Testing Pipelines in Production

Congratulations! You’ve deployed your global unicorn appearance predictor. You want your predictor to run 24x7 without a hitch. You quickly realize that you need to monitor your ML pipeline. While monitoring all your components can seem daunting, let’s look at requirements and solutions.

Check for Training-Serving Skew

Training-serving skew means your input data differs between training and serving. The following table describes the two important types of skew:

Type Definition Example Solution
Schema skew Training and serving input data do not conform to the same schema. The format or distribution of the serving data changes while your model continues to train on old data. Use the same schema to validate training and serving data. Ensure you separately check for statistics not checked by your schema, such as the fraction of missing values
Feature skew Engineered data differs between training and serving. Feature engineering code differs between training and serving, producing different engineered data. Similar to schema skew, apply the same statistical rules across training and serving engineered data. Track the number of detected skewed features, and the ratio of skewed examples per feature.

Monitor Model Age Throughout Pipeline

If the serving data evolves with time but your model isn’t retrained regularly, then you will see a decline in model quality.

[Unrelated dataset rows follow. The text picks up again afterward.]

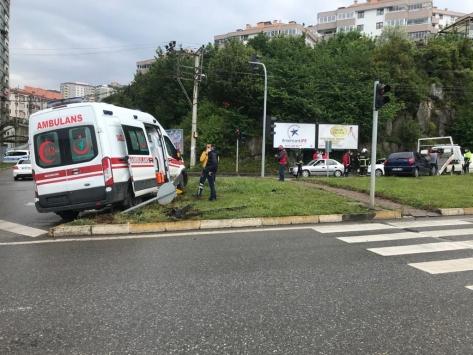 Zonguldakta ambulans ile otomobil çarpıştı: 1 ölü, 1 yaralı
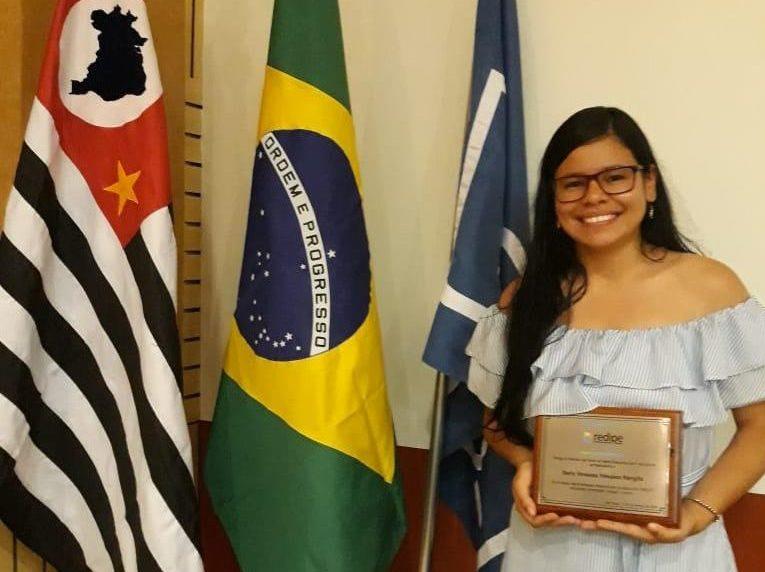 La UNIAJC apoyando a los jóvenes investigadores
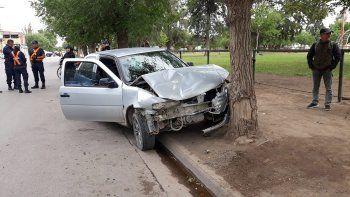 borrachos, chocaron dos autos y se estrellaron contra un arbol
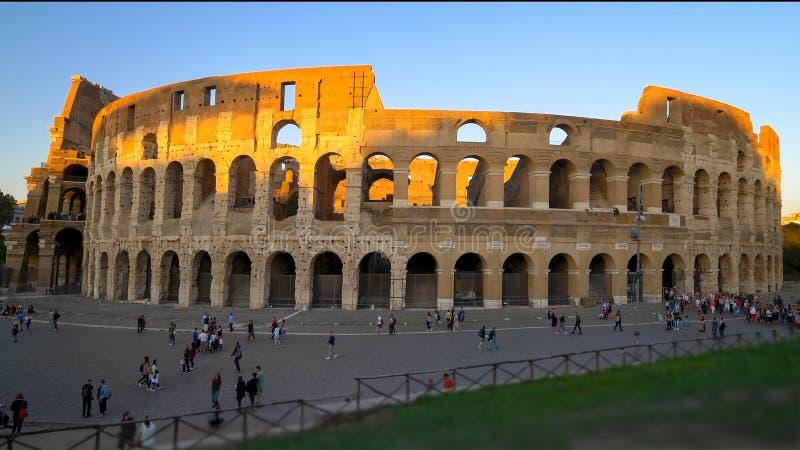 Romański Colosseum i turyści przy zmierzchem w Rzym, Włochy zdjęcia stock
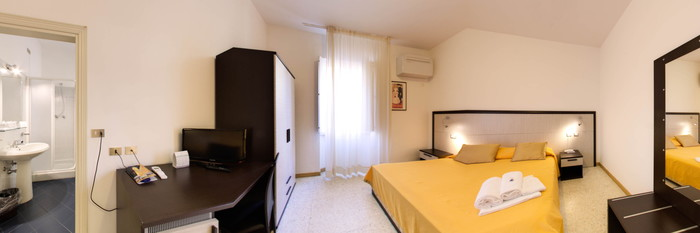 Panorama of the Double Room at the Hotel Minerva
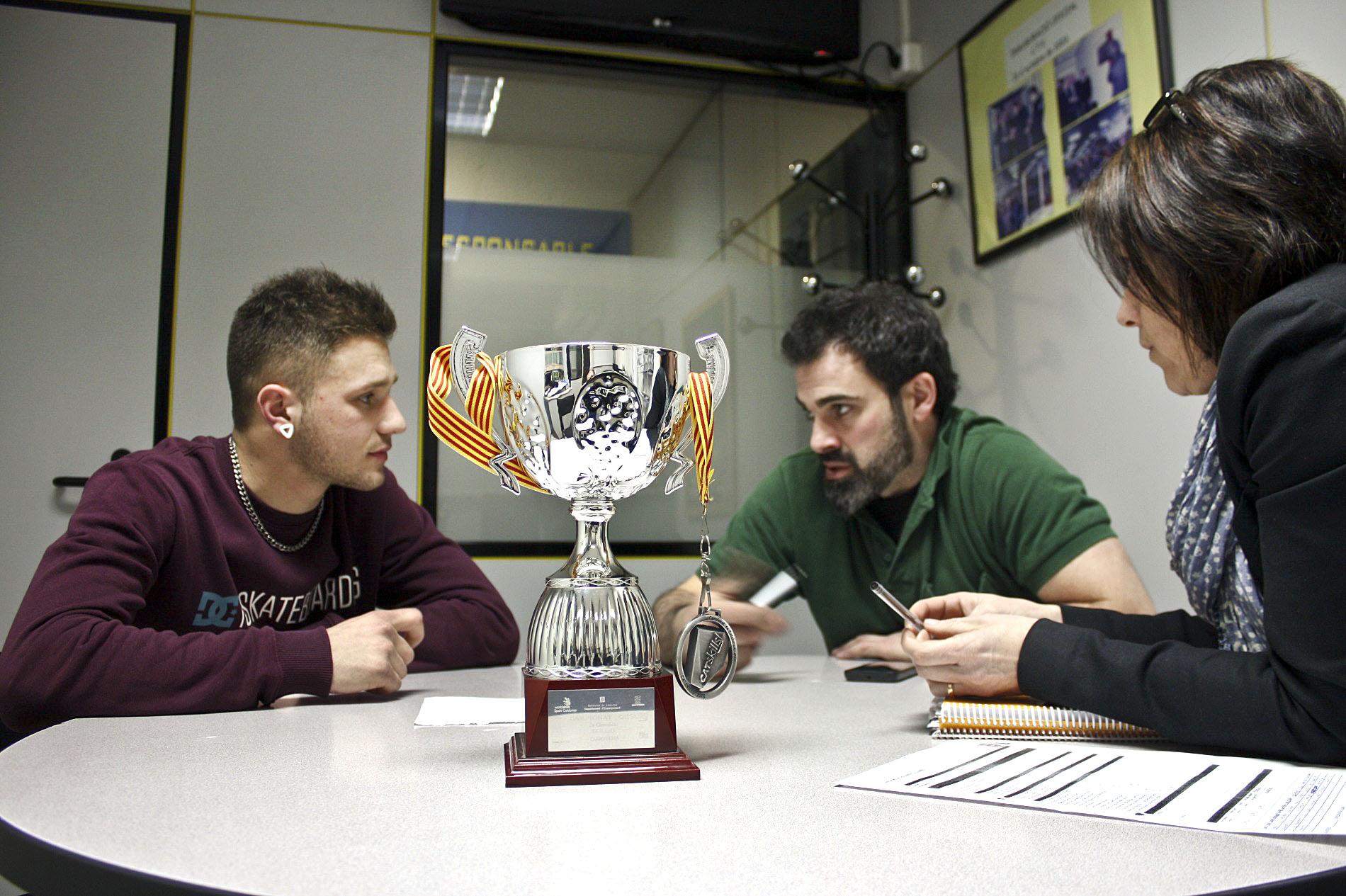 D'esquerra a dreta, Marc Cobos amb Jonatan Martínez, el tutor, i Marina Luaces, directora del Centre Tècnic Vallès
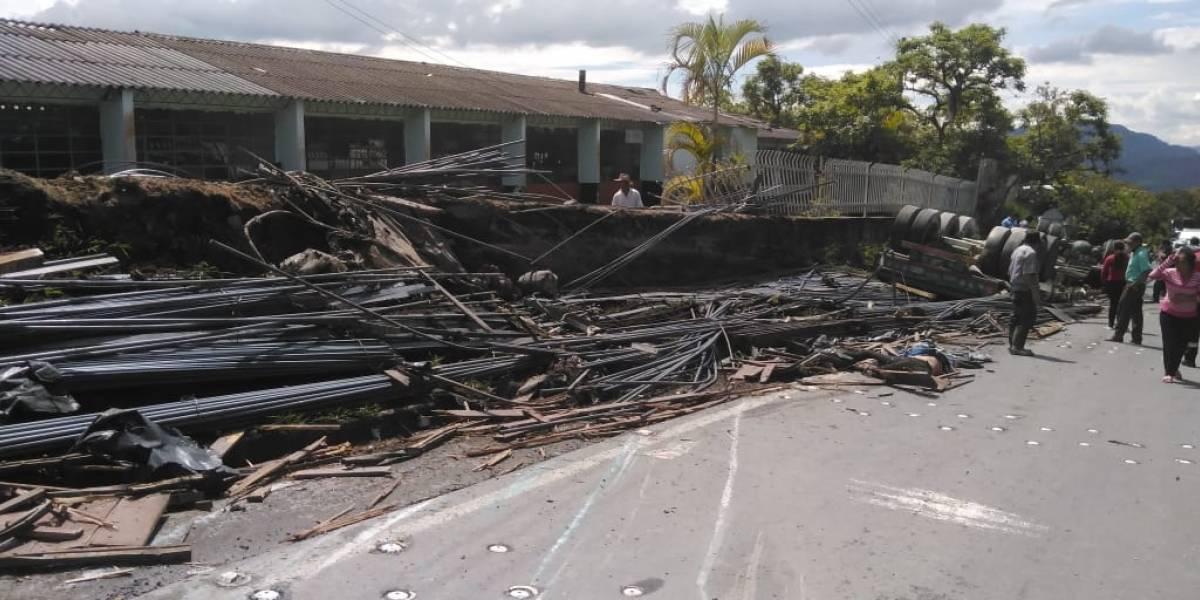 Fuerte accidente dejó cuatro víctimas fatales en Boyacá
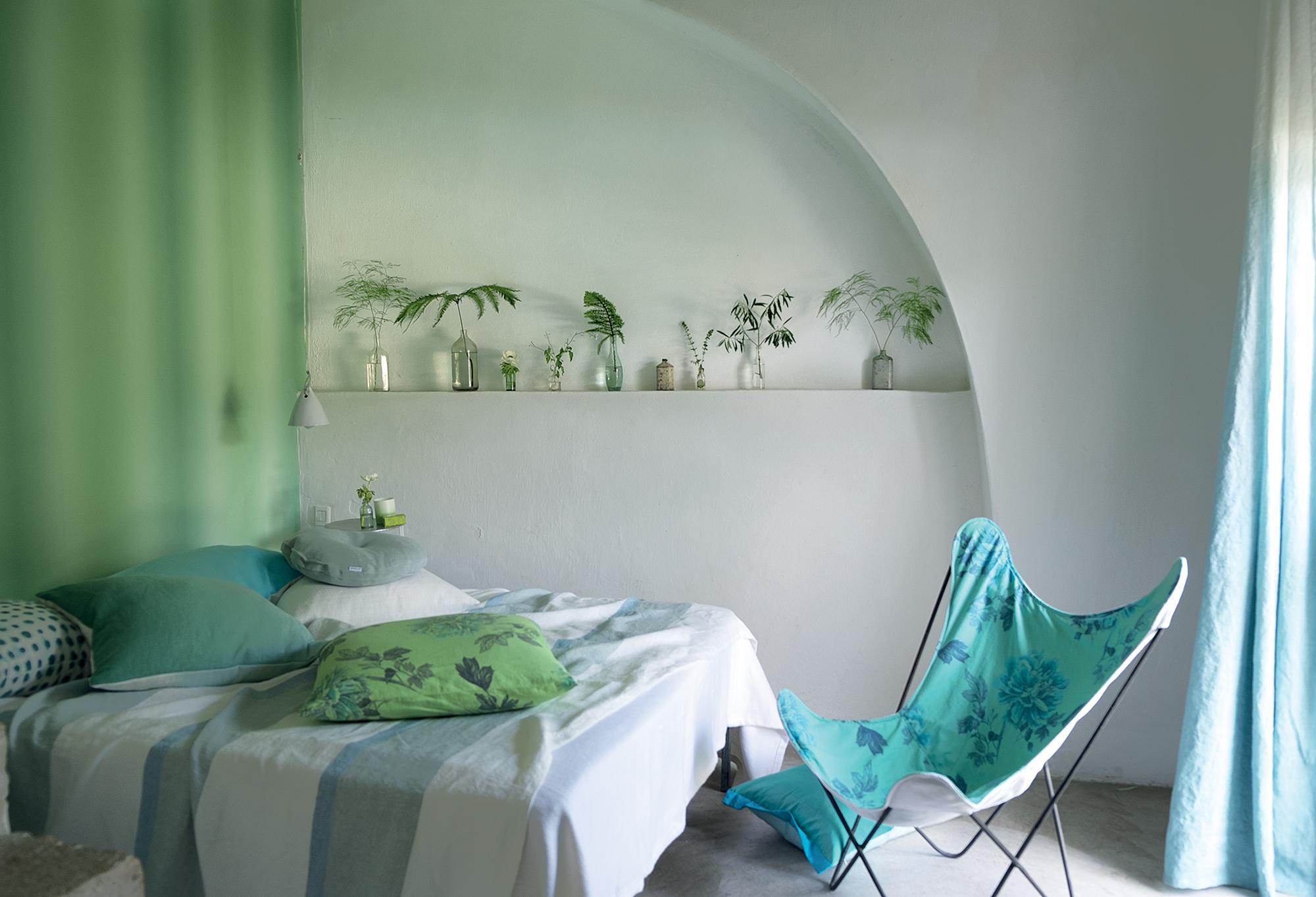 Schlafzimmer In Pastelltönen #bett #wandgestaltung #liegestuhl  #raumgestaltung ©Designers Guild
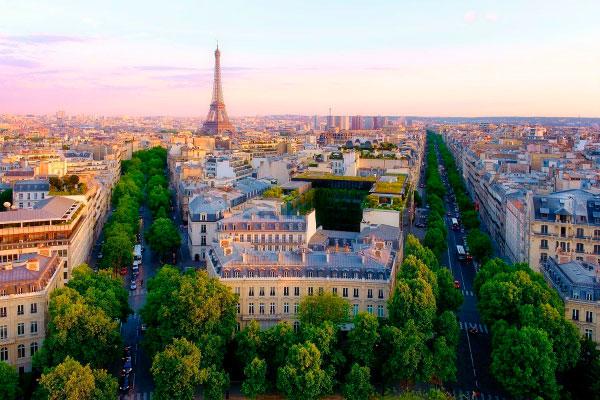 Столица Франции в августе.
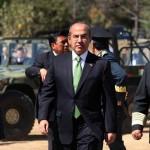 Pese a críticas, Calderón se niega a renunciar a servicios de seguridad para él y su familia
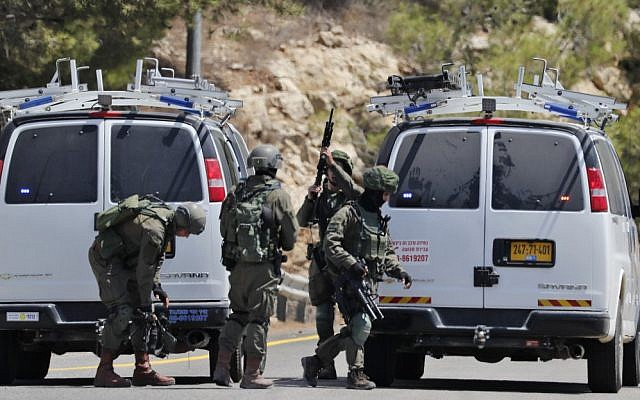 Israeli security forces gather at the site where a bomb exploded near the Israeli settlement of Dolev in the West Bank on August 23, 2019, killing a teenage Israeli girl and injuring two others (Ahmad GHARABLI / AFP)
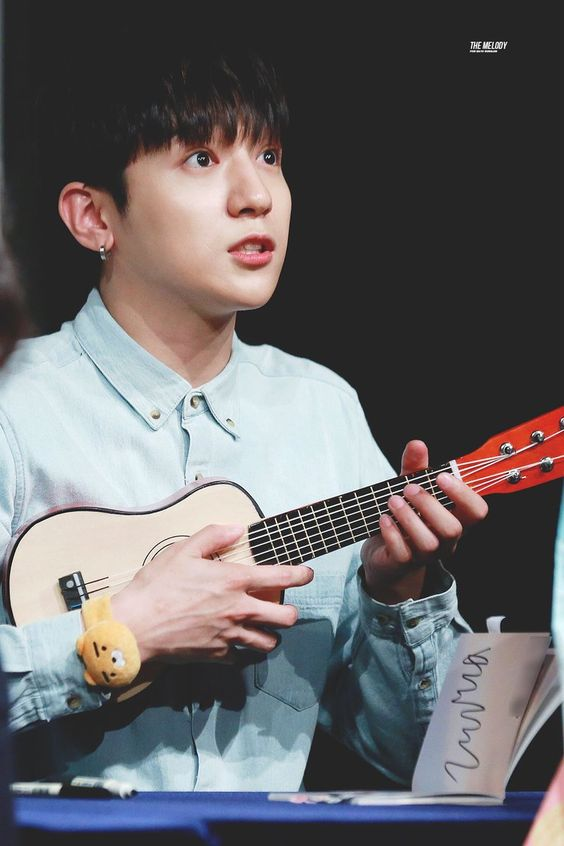 RT @hourly_day6: #DAY6 #데이식스 #SUNGJIN #성진 @day6official https://t.co/drTmrQ8wu6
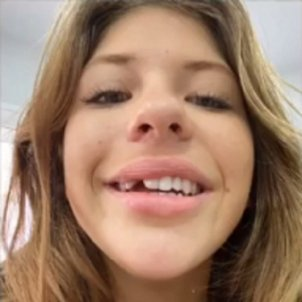 Anita Matamoros sense dent instagram
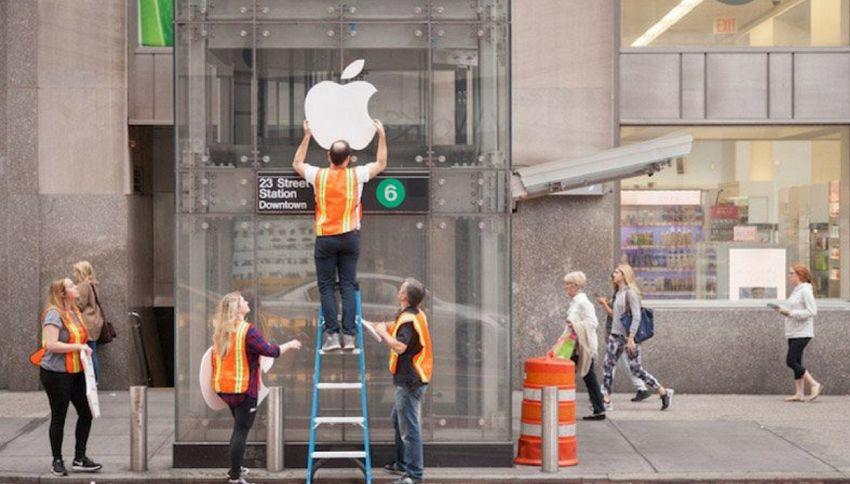 Trasformano fermata della metro in Apple Store e si forma la fila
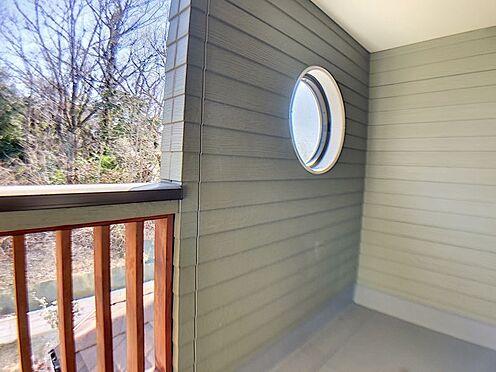 新築一戸建て-名古屋市守山区小幡北 ゆとりあるバルコニーで洗濯物も安心です。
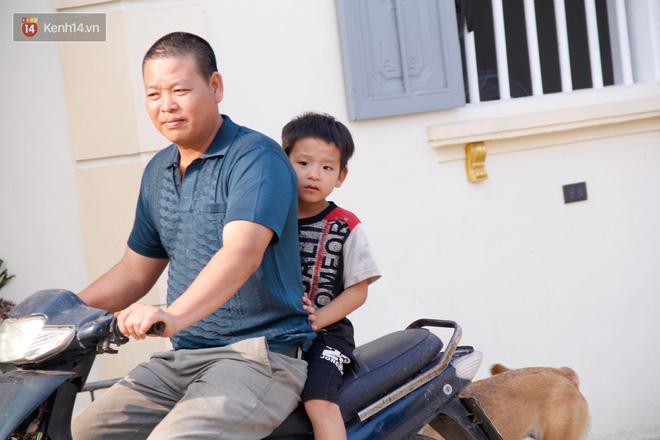 Vợ mất khi mang thai đứa con thứ 9, ông bố gà trống nuôi 8 đứa con thơ: Dù khó khăn, bố con mình vẫn nuôi nhau cho vui-10
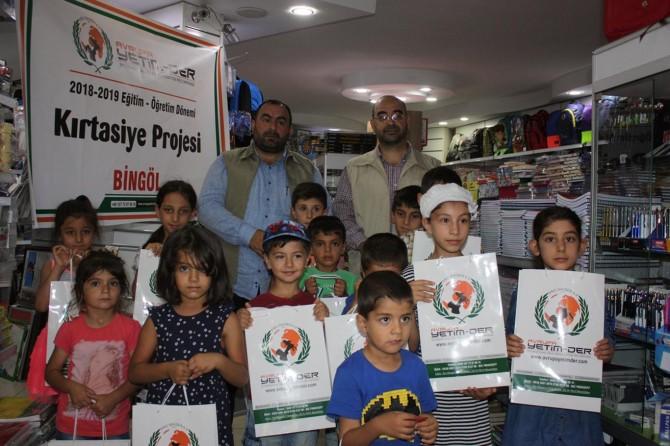 Avrupa Yetim-Der'den çocuklara kırtasiye yardımı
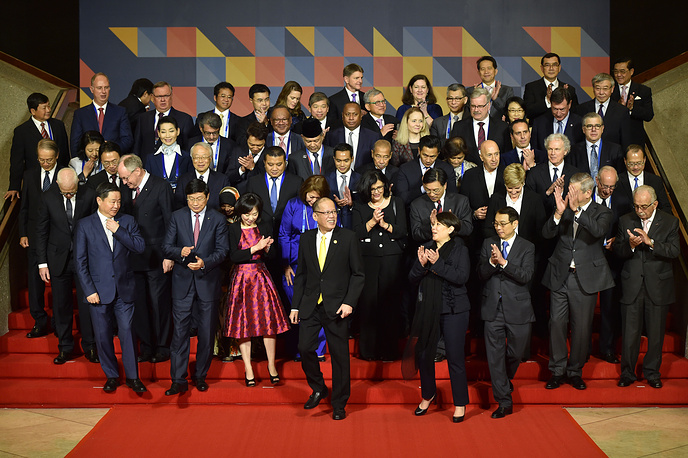 Philippine President Benigno Aquino (center) and other leaders and representatives of the APEC Business Advisory Council (ABAC) ahead of the official welcome for the APEC leaders in Manila, Philippines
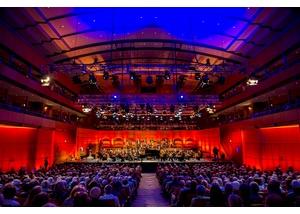 Musik- und Kongresshalle Konzertsaal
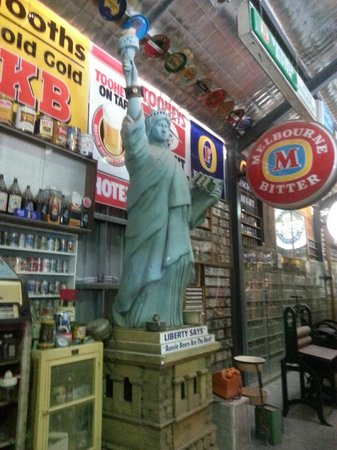 The Great Aussie Beer Shed: here the story about the statue from Ray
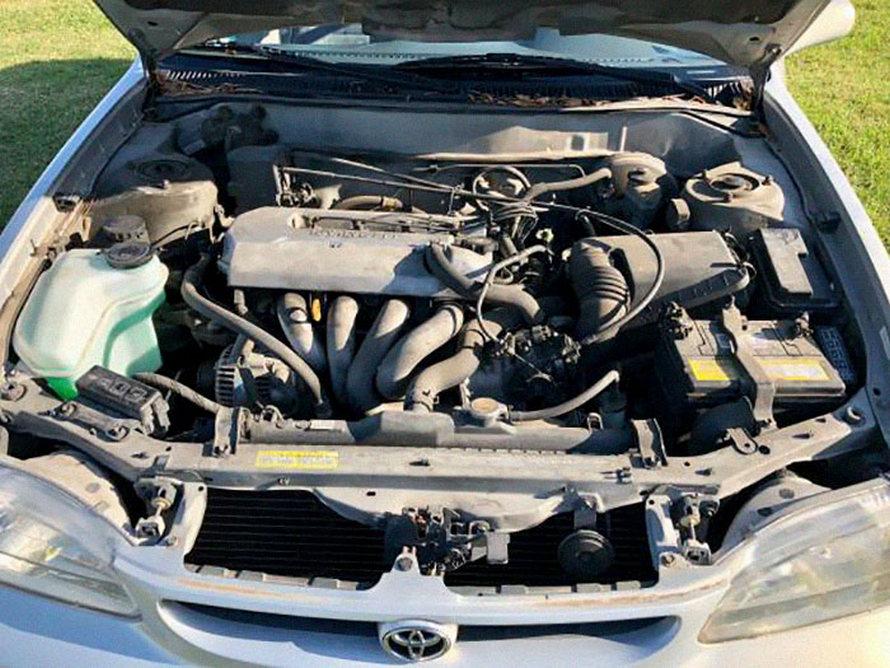 Les internautes sont morts de rire après avoir vu la façon dont ce gars essaie de vendre sa vieille voiture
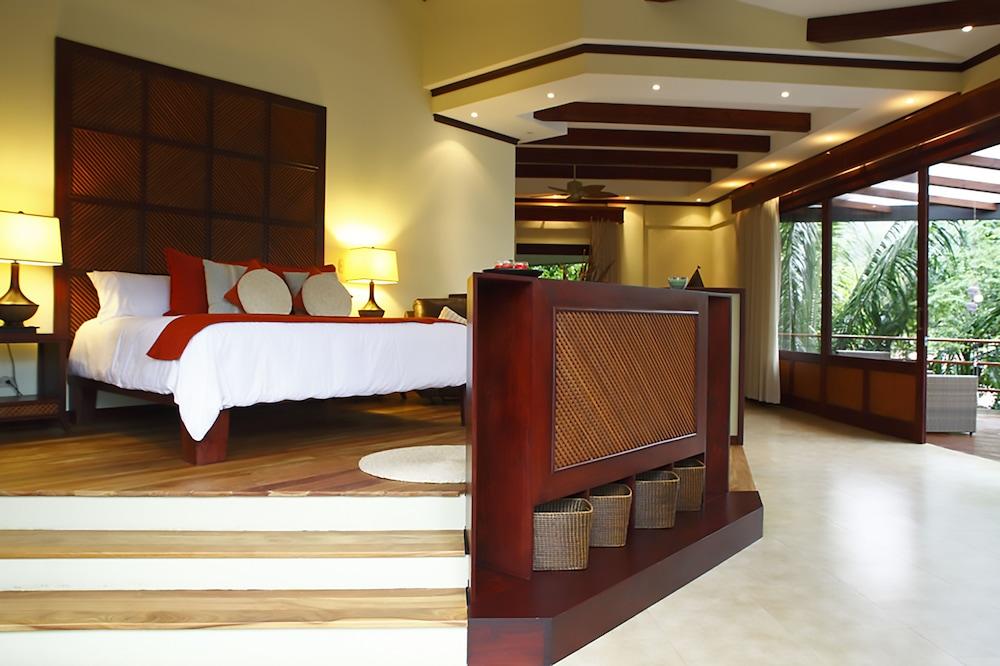 https://i.travelapi.com/hotels/1000000/120000/113500/113407/493c892a_z.jpg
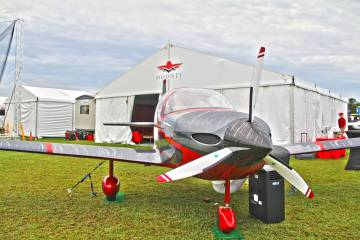 Mooney M10 on display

Track the time since the model was retrained on new data and set a threshold age for alerts. Besides monitoring the model's age at serving, you should monitor the model's age throughout the pipeline to catch pipeline stalls.

Test that Model Weights and Outputs are Numerically Stable

During model training, your weights and layer outputs should not be NaN or Inf. Write tests to check for NaN and Inf values of your weights and layer outputs. Additionally, test that more than half of the outputs of a layer are not zero.

Monitor Model Performance

Your unicorn appearance predictor has been more popular than expected! You’re getting lots of prediction requests and even more training data. You think that's great until you realize that your model is taking more and more memory and time to train. You decide to monitor your model's performance by following these steps:

  • Track model performance by versions of code, model, and data. Such tracking lets you pinpoint the exact cause for any performance degradation.
  • Test the training steps per second for a new model version against the previous version and against a fixed threshold.
  • Catch memory leaks by setting a threshold for memory use.
  • Monitor API response times and track their percentiles. While API response times might be outside your control, slow responses could potentially cause poor real-world metrics.
  • Monitor the number of queries answered per second.

Test Quality of Live Model on Served Data

You’ve validated your model. But what if real-world scenarios, such as unicorn behavior, change after recording your validation data? Then the quality of your served model will degrade. However, testing quality in serving is hard because real-world data is not always labelled. If your serving data is not labelled, consider these tests:

  • Generate labels using human raters.

  • Investigate models that show significant statistical bias in predictions. See Classification: Prediction Bias.

  • Track real-world metrics for your model. For example, if you’re classifying spam, compare your predictions to user-reported spam.

  • Mitigate potential divergence between training and serving data by serving a new model version on a fraction of your queries. As your validate your new serving model, gradually switch all queries to the new version.

Using these tests, remember to monitor both sudden and slow degradation in prediction quality.